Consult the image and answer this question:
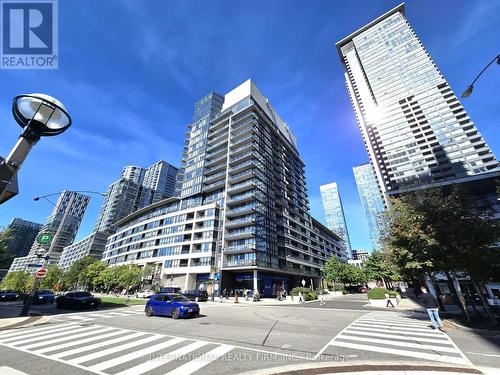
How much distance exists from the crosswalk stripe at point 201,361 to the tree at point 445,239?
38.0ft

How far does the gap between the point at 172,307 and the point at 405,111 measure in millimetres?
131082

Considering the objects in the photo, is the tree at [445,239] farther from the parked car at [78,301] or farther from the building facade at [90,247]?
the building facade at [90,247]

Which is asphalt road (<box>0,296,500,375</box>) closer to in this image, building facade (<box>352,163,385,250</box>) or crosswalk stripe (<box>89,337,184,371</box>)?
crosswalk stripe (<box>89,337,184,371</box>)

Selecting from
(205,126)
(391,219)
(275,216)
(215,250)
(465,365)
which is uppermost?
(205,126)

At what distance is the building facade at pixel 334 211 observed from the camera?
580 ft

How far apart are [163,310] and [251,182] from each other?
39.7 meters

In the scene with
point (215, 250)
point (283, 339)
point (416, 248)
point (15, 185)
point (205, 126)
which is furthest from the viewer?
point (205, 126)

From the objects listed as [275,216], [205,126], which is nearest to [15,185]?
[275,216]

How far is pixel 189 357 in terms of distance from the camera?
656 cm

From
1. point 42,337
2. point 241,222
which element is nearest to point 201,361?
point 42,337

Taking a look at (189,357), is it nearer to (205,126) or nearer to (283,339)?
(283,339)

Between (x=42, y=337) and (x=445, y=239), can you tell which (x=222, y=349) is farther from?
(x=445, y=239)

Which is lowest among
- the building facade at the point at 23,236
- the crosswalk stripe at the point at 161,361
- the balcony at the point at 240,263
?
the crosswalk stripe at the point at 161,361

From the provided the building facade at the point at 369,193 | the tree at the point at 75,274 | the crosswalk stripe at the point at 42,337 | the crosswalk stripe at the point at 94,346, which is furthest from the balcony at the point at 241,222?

------------------------

Exercise goal: Could you echo all of the material above line for line, omitting the picture?

Solution:
Consult the image and answer this question:
How much distance exists from the crosswalk stripe at point 201,361 to the tree at point 445,239?
38.0ft

How far does the gap between the point at 172,307 and the point at 405,111 measure in millimetres?
131082

Considering the objects in the photo, is the tree at [445,239] farther from the parked car at [78,301] or farther from the building facade at [90,247]?
the building facade at [90,247]

Which is asphalt road (<box>0,296,500,375</box>) closer to in this image, building facade (<box>352,163,385,250</box>) or crosswalk stripe (<box>89,337,184,371</box>)?
crosswalk stripe (<box>89,337,184,371</box>)

Selecting from
(205,126)
(391,219)
(275,216)
(215,250)
(465,365)
which is uppermost?
(205,126)

At what distance is the building facade at pixel 334 211 observed from the camera?
580 ft

How far apart are [163,310] and [251,182] from each other?
39.7 meters

In the scene with
point (215, 250)
point (283, 339)
point (416, 248)
point (15, 185)
point (205, 126)
which is furthest from the viewer?
point (205, 126)

From the objects listed as [275,216], [205,126], which is nearest to [15,185]?
[275,216]

How far is pixel 189 357 in terms of distance from the camera?
656 cm

From
1. point 42,337
2. point 241,222
which element is nearest to point 201,361?
point 42,337

Taking a look at (189,357), is it nearer to (205,126) or nearer to (283,339)?
(283,339)

Between (x=42, y=337) and (x=445, y=239), can you tell which (x=222, y=349) is farther from?
(x=445, y=239)

Which is lowest among
- the building facade at the point at 23,236
- the crosswalk stripe at the point at 161,361
- the balcony at the point at 240,263
?
the crosswalk stripe at the point at 161,361

From the provided the building facade at the point at 369,193 | the tree at the point at 75,274 | the crosswalk stripe at the point at 42,337 | the crosswalk stripe at the point at 94,346, which is furthest from the balcony at the point at 241,222?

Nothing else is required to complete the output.